Input records —
★ ★ ★ ★

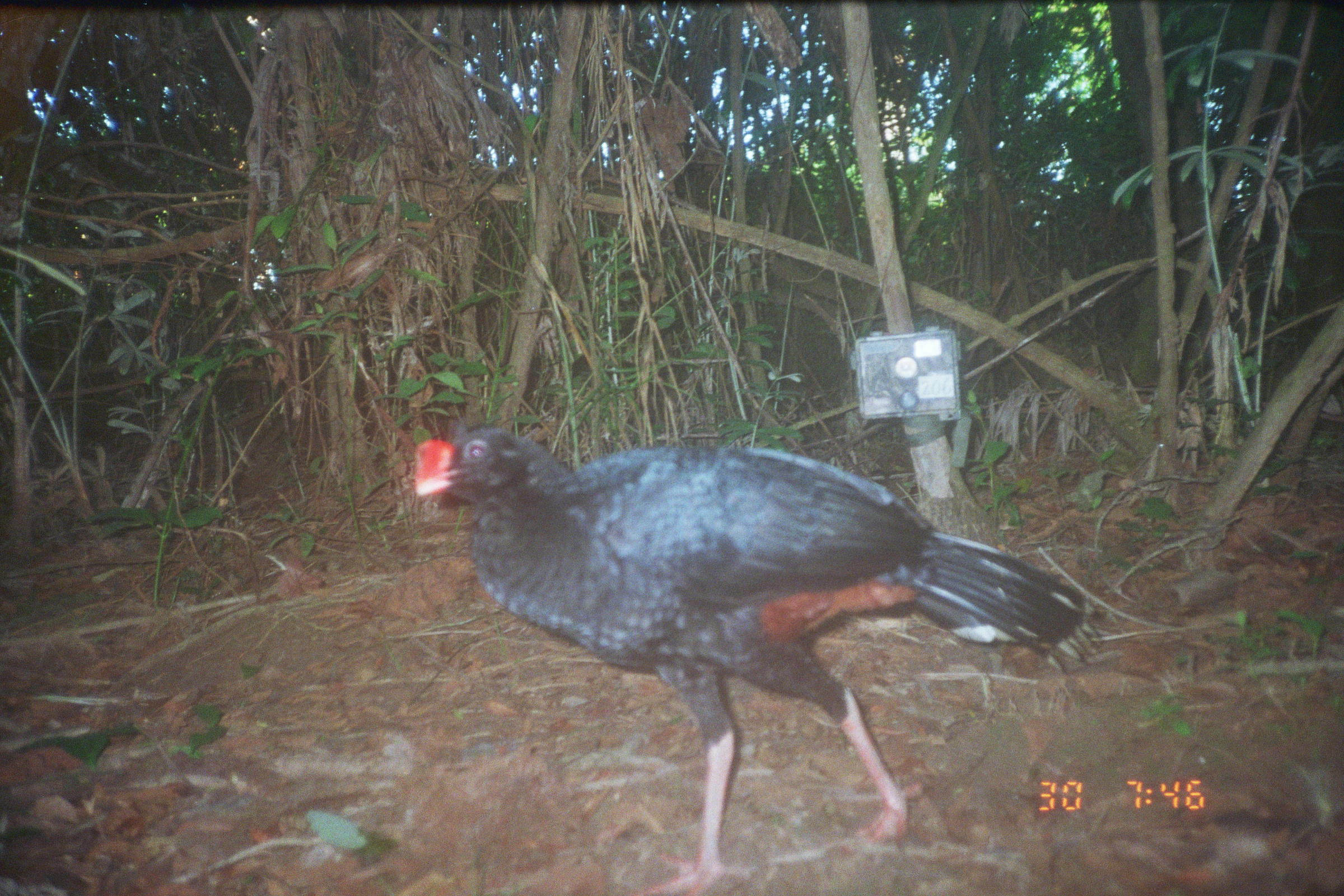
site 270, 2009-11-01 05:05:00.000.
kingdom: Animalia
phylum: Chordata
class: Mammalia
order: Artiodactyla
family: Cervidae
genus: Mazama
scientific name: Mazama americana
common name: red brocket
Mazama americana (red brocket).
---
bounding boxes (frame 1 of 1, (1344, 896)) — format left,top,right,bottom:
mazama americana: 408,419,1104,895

★ ★ ★ ★

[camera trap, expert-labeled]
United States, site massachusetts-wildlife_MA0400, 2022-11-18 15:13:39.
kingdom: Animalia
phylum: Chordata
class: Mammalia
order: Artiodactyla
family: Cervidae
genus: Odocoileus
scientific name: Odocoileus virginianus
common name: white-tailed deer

★ ★ ★ ★

Problem details —
Scan the entries above for the string "site" and copy each line that contains it.

Task answer —
site 270, 2009-11-01 05:05:00.000.
United States, site massachusetts-wildlife_MA0400, 2022-11-18 15:13:39.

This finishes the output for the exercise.